La violenza dello sperma caldo che mi riempiva, il movimento umido del suo cazzo che annegava nella sborra. Continuavo a muovermi, tremando come una foglia, il respiro ancora affannato, smarrita.
Il suo corpo quasi franò sul mio contenuto solo dalle sue braccia forti.
Avrei voluto afferrarlo, trattenerlo. Ma esausto scivolò via.
Pochi secondi e sentì il materasso appesantirsi di nuovo, impaziente come me.
Era di nuovo il turno del Capofficina
Una mano sul sedere, le sue dita grosse si fecero spazio tra le natiche e con il medio cominciò a premere contro l’ano, lo sentì scivolarmi dentro e premere contro la sottile parete che lo separava dal cazzo. La sensazione mi fece impazzire. Mi sentivo piena, ancora una volta.
Sentivo il rumore del suo bacino sbattere contro di me.
I suoi testicoli fradici di sperma quasi ingoiati dalla mia figa.
Sentì lo stomaco contrarsi, aumentai il ritmo.
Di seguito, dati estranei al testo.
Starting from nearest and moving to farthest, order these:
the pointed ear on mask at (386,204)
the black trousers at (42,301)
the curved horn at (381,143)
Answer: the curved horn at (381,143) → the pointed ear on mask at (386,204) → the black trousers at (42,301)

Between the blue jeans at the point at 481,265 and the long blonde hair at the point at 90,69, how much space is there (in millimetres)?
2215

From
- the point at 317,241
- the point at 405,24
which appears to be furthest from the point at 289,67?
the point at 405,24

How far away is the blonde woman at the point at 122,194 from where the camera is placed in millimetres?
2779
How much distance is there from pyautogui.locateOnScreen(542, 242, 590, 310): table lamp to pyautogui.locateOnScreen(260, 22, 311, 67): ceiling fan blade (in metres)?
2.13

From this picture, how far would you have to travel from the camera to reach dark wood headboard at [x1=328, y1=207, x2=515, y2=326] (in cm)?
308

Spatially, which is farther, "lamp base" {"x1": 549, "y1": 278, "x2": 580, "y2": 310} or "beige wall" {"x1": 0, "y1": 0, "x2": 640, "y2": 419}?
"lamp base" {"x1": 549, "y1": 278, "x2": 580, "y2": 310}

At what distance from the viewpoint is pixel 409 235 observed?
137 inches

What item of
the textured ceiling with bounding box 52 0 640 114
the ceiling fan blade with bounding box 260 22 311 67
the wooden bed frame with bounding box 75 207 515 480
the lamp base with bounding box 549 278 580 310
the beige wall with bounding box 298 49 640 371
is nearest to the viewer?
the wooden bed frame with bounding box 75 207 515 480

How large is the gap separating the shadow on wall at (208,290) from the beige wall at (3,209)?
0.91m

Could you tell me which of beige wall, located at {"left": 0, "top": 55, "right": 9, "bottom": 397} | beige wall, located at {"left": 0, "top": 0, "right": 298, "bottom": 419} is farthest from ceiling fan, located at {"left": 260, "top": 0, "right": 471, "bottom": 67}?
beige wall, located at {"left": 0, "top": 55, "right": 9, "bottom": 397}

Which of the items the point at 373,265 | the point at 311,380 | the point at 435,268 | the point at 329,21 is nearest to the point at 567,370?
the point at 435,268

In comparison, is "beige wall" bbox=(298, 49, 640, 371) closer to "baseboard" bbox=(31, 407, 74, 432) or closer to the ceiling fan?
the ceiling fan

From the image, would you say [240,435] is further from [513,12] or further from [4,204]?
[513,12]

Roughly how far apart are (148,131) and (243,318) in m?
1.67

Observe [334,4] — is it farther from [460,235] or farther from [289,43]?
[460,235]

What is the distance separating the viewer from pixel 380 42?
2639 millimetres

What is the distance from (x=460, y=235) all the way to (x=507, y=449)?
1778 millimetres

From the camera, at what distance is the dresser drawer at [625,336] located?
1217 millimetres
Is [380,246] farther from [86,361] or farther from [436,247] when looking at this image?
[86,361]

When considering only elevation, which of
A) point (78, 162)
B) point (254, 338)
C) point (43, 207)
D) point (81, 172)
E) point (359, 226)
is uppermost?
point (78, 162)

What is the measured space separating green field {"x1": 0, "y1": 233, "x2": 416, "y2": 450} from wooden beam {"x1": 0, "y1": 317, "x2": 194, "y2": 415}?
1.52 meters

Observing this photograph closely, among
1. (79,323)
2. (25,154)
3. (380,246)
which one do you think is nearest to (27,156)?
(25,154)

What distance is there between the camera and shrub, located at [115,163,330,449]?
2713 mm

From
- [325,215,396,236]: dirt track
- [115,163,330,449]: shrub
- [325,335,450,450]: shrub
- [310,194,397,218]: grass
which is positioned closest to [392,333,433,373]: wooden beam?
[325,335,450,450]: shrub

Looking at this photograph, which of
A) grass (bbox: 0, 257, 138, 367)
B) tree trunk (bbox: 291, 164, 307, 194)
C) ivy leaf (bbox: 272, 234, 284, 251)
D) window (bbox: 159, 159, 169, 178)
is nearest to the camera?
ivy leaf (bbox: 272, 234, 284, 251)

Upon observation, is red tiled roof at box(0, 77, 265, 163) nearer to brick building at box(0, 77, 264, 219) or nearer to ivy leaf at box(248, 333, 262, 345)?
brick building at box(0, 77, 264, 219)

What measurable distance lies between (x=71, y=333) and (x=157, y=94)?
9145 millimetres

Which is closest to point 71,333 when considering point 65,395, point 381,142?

Il fiato mi mancava. Lo fissai negli occhi. Strusciai la mia fica piena contro il suo addome, venni travolta, inarcai la schiena ed esplosi, letteralmente. Spalancai la bocca, esalai un orgasmo, mentre lui continuava a pomparmi ferocemente, incurante, mi scopava ancora più forte, i miei orgasmi si accavallavano uno sull’altro, il cuore mi scoppiava in petto, infine, con un ultimo colpo, il suo orgasmo. Un numero infinito di contrazioni. Un coito esasperante. Ancora sperma caldo dentro di me. Tantissimo
Mi accascia e lui su di me.
I respiri lentamente si placarono. Lui rimase immobile, la sua pelle contro la mia.
In fine si sollevò pesante, mi fissò un istante e mi diede bacio stanco, sulla bocca, come fosse stata una stretta di mano.
Sentivo il peso del mio corpo esausto affossato nelle lenzuola fradice. Rimasi immobile, ignorando i rumori che andavano affievolendosi intorno a me e fissavo smarrita il soffitto contando gli infiniti riverberi dei miei orgasmi.
Sentì la porta di metallo sbattere contro i cardini.
Ero di nuovo sola.
Mi sentivo bollire tra le gambe. Sollevai la testa e fissai una macchia di sperma che si andava allargando sulle lenzuola.
Mi ritrovai a sorridere
“Porca puttana Fabio! Non staremo esagerando?”